Work to be completed: Count the lines in the records below that contain the string "region". Reply with the number only.

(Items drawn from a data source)
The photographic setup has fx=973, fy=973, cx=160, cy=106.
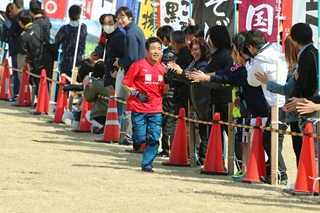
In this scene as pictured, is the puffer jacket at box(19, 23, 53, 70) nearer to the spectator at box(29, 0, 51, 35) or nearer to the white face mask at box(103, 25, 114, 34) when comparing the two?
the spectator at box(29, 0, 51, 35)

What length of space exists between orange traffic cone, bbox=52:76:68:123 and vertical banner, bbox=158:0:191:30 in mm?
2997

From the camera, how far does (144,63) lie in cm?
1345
==
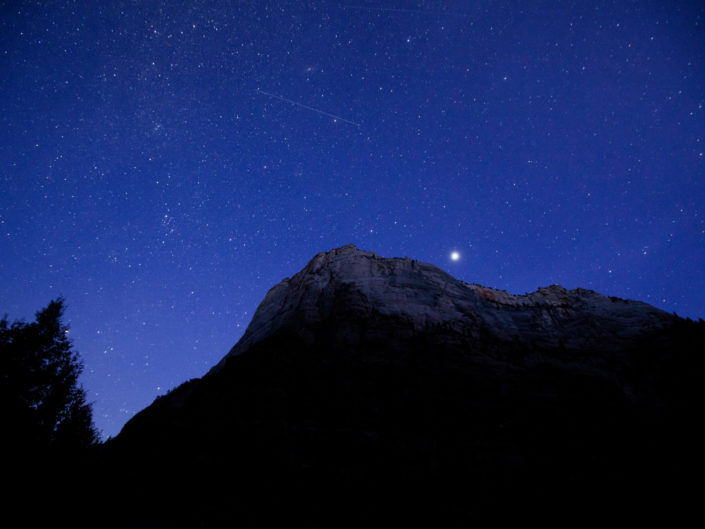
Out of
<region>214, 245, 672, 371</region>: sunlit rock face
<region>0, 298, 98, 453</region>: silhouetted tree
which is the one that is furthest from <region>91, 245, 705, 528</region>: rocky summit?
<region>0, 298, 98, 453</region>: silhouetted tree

Solution for this exercise: 4